_EXERCISE_
Every single entry below should be reproduced verbatim.
----- GIVEN RECORDS -----
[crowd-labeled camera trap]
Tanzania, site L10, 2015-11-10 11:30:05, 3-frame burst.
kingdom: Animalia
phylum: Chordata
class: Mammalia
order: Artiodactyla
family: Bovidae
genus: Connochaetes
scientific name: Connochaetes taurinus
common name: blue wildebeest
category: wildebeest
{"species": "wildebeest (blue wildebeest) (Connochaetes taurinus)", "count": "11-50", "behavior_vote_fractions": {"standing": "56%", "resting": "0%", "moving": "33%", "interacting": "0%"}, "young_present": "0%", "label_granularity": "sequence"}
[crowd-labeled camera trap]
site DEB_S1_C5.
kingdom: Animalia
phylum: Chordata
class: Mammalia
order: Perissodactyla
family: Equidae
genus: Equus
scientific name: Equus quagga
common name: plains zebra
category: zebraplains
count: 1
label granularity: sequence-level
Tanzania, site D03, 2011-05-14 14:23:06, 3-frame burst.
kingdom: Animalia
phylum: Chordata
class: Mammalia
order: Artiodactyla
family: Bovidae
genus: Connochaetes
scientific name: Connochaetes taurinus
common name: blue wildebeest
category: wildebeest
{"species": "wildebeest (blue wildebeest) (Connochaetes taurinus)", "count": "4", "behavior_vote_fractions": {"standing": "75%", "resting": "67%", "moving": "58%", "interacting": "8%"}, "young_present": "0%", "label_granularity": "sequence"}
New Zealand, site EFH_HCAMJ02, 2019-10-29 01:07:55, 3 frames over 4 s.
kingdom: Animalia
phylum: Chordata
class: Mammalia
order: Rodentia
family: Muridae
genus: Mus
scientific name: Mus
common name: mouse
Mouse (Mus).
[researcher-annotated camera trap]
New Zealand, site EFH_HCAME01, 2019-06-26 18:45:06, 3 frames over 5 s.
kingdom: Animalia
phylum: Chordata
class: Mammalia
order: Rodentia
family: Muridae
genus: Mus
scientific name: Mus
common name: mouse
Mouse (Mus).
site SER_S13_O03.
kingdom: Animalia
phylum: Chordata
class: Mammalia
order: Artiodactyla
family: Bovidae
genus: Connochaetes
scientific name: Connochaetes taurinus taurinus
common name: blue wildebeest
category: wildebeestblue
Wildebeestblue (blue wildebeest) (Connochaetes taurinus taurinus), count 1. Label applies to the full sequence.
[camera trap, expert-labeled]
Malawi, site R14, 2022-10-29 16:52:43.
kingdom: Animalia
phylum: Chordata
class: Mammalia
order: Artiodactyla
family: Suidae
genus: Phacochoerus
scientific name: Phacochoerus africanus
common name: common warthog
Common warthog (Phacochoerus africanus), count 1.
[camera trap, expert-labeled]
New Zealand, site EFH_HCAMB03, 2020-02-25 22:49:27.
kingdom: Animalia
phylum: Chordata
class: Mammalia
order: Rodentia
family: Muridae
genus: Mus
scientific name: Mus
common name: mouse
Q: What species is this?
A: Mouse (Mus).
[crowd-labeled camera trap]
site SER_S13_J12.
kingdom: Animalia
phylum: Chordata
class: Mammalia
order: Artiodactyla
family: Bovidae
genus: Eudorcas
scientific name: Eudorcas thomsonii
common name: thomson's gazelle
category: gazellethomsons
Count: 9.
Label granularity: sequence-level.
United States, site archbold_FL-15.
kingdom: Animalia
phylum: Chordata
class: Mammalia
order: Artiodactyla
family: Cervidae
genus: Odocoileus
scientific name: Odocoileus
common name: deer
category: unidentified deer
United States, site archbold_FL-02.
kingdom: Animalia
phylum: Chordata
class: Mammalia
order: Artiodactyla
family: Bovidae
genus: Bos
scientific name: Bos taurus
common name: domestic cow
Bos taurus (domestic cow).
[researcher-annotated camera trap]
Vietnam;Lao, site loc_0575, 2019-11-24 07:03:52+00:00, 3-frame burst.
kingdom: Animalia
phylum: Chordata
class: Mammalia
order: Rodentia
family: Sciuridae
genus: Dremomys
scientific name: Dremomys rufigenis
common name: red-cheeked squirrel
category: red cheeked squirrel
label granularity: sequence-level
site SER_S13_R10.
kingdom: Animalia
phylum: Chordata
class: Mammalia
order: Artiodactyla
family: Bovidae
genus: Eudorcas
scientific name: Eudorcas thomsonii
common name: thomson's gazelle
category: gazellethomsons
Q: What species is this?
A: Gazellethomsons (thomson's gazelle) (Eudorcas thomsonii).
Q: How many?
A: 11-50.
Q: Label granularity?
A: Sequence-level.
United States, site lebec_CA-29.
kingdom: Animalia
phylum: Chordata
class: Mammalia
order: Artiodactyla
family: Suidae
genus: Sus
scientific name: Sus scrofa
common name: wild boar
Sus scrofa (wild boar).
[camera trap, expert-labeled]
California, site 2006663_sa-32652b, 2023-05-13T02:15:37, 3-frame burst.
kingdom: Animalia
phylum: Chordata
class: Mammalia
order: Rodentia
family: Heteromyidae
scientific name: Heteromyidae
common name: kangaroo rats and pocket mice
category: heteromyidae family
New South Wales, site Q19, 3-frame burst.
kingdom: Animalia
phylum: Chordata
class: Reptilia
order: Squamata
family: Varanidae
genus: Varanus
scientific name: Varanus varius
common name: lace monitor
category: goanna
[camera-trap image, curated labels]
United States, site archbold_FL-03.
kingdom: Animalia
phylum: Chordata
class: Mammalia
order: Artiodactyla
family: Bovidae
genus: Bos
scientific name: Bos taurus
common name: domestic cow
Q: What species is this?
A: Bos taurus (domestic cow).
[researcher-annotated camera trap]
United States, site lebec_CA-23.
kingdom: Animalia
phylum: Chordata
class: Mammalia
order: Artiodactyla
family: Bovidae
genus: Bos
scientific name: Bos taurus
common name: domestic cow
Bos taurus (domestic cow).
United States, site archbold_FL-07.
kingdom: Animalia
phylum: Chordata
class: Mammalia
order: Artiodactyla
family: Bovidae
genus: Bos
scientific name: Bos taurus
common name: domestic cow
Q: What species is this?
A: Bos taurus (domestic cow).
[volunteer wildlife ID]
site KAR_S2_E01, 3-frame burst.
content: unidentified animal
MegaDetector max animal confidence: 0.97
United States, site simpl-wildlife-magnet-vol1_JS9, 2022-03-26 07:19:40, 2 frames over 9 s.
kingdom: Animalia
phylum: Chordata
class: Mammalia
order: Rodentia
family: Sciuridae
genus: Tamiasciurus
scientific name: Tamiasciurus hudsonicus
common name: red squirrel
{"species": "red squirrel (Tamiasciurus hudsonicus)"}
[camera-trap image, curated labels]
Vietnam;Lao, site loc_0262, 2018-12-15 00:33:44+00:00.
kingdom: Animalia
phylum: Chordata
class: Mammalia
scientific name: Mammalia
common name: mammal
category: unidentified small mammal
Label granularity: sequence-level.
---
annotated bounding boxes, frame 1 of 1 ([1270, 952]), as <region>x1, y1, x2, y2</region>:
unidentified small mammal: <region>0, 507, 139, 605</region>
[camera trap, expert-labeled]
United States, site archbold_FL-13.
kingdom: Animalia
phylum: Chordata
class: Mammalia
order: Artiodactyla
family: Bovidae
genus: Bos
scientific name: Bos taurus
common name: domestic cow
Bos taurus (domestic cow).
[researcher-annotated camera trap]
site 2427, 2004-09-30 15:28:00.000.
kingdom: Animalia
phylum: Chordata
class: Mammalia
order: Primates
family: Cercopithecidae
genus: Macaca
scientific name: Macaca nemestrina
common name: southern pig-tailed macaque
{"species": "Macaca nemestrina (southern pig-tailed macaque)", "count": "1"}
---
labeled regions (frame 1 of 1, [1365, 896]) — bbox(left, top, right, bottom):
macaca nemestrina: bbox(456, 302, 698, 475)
-----
_RESPONSE_
[crowd-labeled camera trap]
Tanzania, site L10, 2015-11-10 11:30:05, 3-frame burst.
kingdom: Animalia
phylum: Chordata
class: Mammalia
order: Artiodactyla
family: Bovidae
genus: Connochaetes
scientific name: Connochaetes taurinus
common name: blue wildebeest
category: wildebeest
{"species": "wildebeest (blue wildebeest) (Connochaetes taurinus)", "count": "11-50", "behavior_vote_fractions": {"standing": "56%", "resting": "0%", "moving": "33%", "interacting": "0%"}, "young_present": "0%", "label_granularity": "sequence"}
[crowd-labeled camera trap]
site DEB_S1_C5.
kingdom: Animalia
phylum: Chordata
class: Mammalia
order: Perissodactyla
family: Equidae
genus: Equus
scientific name: Equus quagga
common name: plains zebra
category: zebraplains
count: 1
label granularity: sequence-level
Tanzania, site D03, 2011-05-14 14:23:06, 3-frame burst.
kingdom: Animalia
phylum: Chordata
class: Mammalia
order: Artiodactyla
family: Bovidae
genus: Connochaetes
scientific name: Connochaetes taurinus
common name: blue wildebeest
category: wildebeest
{"species": "wildebeest (blue wildebeest) (Connochaetes taurinus)", "count": "4", "behavior_vote_fractions": {"standing": "75%", "resting": "67%", "moving": "58%", "interacting": "8%"}, "young_present": "0%", "label_granularity": "sequence"}
New Zealand, site EFH_HCAMJ02, 2019-10-29 01:07:55, 3 frames over 4 s.
kingdom: Animalia
phylum: Chordata
class: Mammalia
order: Rodentia
family: Muridae
genus: Mus
scientific name: Mus
common name: mouse
Mouse (Mus).
[researcher-annotated camera trap]
New Zealand, site EFH_HCAME01, 2019-06-26 18:45:06, 3 frames over 5 s.
kingdom: Animalia
phylum: Chordata
class: Mammalia
order: Rodentia
family: Muridae
genus: Mus
scientific name: Mus
common name: mouse
Mouse (Mus).
site SER_S13_O03.
kingdom: Animalia
phylum: Chordata
class: Mammalia
order: Artiodactyla
family: Bovidae
genus: Connochaetes
scientific name: Connochaetes taurinus taurinus
common name: blue wildebeest
category: wildebeestblue
Wildebeestblue (blue wildebeest) (Connochaetes taurinus taurinus), count 1. Label applies to the full sequence.
[camera trap, expert-labeled]
Malawi, site R14, 2022-10-29 16:52:43.
kingdom: Animalia
phylum: Chordata
class: Mammalia
order: Artiodactyla
family: Suidae
genus: Phacochoerus
scientific name: Phacochoerus africanus
common name: common warthog
Common warthog (Phacochoerus africanus), count 1.
[camera trap, expert-labeled]
New Zealand, site EFH_HCAMB03, 2020-02-25 22:49:27.
kingdom: Animalia
phylum: Chordata
class: Mammalia
order: Rodentia
family: Muridae
genus: Mus
scientific name: Mus
common name: mouse
Q: What species is this?
A: Mouse (Mus).
[crowd-labeled camera trap]
site SER_S13_J12.
kingdom: Animalia
phylum: Chordata
class: Mammalia
order: Artiodactyla
family: Bovidae
genus: Eudorcas
scientific name: Eudorcas thomsonii
common name: thomson's gazelle
category: gazellethomsons
Count: 9.
Label granularity: sequence-level.
United States, site archbold_FL-15.
kingdom: Animalia
phylum: Chordata
class: Mammalia
order: Artiodactyla
family: Cervidae
genus: Odocoileus
scientific name: Odocoileus
common name: deer
category: unidentified deer
United States, site archbold_FL-02.
kingdom: Animalia
phylum: Chordata
class: Mammalia
order: Artiodactyla
family: Bovidae
genus: Bos
scientific name: Bos taurus
common name: domestic cow
Bos taurus (domestic cow).
[researcher-annotated camera trap]
Vietnam;Lao, site loc_0575, 2019-11-24 07:03:52+00:00, 3-frame burst.
kingdom: Animalia
phylum: Chordata
class: Mammalia
order: Rodentia
family: Sciuridae
genus: Dremomys
scientific name: Dremomys rufigenis
common name: red-cheeked squirrel
category: red cheeked squirrel
label granularity: sequence-level
site SER_S13_R10.
kingdom: Animalia
phylum: Chordata
class: Mammalia
order: Artiodactyla
family: Bovidae
genus: Eudorcas
scientific name: Eudorcas thomsonii
common name: thomson's gazelle
category: gazellethomsons
Q: What species is this?
A: Gazellethomsons (thomson's gazelle) (Eudorcas thomsonii).
Q: How many?
A: 11-50.
Q: Label granularity?
A: Sequence-level.
United States, site lebec_CA-29.
kingdom: Animalia
phylum: Chordata
class: Mammalia
order: Artiodactyla
family: Suidae
genus: Sus
scientific name: Sus scrofa
common name: wild boar
Sus scrofa (wild boar).
[camera trap, expert-labeled]
California, site 2006663_sa-32652b, 2023-05-13T02:15:37, 3-frame burst.
kingdom: Animalia
phylum: Chordata
class: Mammalia
order: Rodentia
family: Heteromyidae
scientific name: Heteromyidae
common name: kangaroo rats and pocket mice
category: heteromyidae family
New South Wales, site Q19, 3-frame burst.
kingdom: Animalia
phylum: Chordata
class: Reptilia
order: Squamata
family: Varanidae
genus: Varanus
scientific name: Varanus varius
common name: lace monitor
category: goanna
[camera-trap image, curated labels]
United States, site archbold_FL-03.
kingdom: Animalia
phylum: Chordata
class: Mammalia
order: Artiodactyla
family: Bovidae
genus: Bos
scientific name: Bos taurus
common name: domestic cow
Q: What species is this?
A: Bos taurus (domestic cow).
[researcher-annotated camera trap]
United States, site lebec_CA-23.
kingdom: Animalia
phylum: Chordata
class: Mammalia
order: Artiodactyla
family: Bovidae
genus: Bos
scientific name: Bos taurus
common name: domestic cow
Bos taurus (domestic cow).
United States, site archbold_FL-07.
kingdom: Animalia
phylum: Chordata
class: Mammalia
order: Artiodactyla
family: Bovidae
genus: Bos
scientific name: Bos taurus
common name: domestic cow
Q: What species is this?
A: Bos taurus (domestic cow).
[volunteer wildlife ID]
site KAR_S2_E01, 3-frame burst.
content: unidentified animal
MegaDetector max animal confidence: 0.97
United States, site simpl-wildlife-magnet-vol1_JS9, 2022-03-26 07:19:40, 2 frames over 9 s.
kingdom: Animalia
phylum: Chordata
class: Mammalia
order: Rodentia
family: Sciuridae
genus: Tamiasciurus
scientific name: Tamiasciurus hudsonicus
common name: red squirrel
{"species": "red squirrel (Tamiasciurus hudsonicus)"}
[camera-trap image, curated labels]
Vietnam;Lao, site loc_0262, 2018-12-15 00:33:44+00:00.
kingdom: Animalia
phylum: Chordata
class: Mammalia
scientific name: Mammalia
common name: mammal
category: unidentified small mammal
Label granularity: sequence-level.
---
annotated bounding boxes, frame 1 of 1 ([1270, 952]), as <region>x1, y1, x2, y2</region>:
unidentified small mammal: <region>0, 507, 139, 605</region>
[camera trap, expert-labeled]
United States, site archbold_FL-13.
kingdom: Animalia
phylum: Chordata
class: Mammalia
order: Artiodactyla
family: Bovidae
genus: Bos
scientific name: Bos taurus
common name: domestic cow
Bos taurus (domestic cow).
[researcher-annotated camera trap]
site 2427, 2004-09-30 15:28:00.000.
kingdom: Animalia
phylum: Chordata
class: Mammalia
order: Primates
family: Cercopithecidae
genus: Macaca
scientific name: Macaca nemestrina
common name: southern pig-tailed macaque
{"species": "Macaca nemestrina (southern pig-tailed macaque)", "count": "1"}
---
labeled regions (frame 1 of 1, [1365, 896]) — bbox(left, top, right, bottom):
macaca nemestrina: bbox(456, 302, 698, 475)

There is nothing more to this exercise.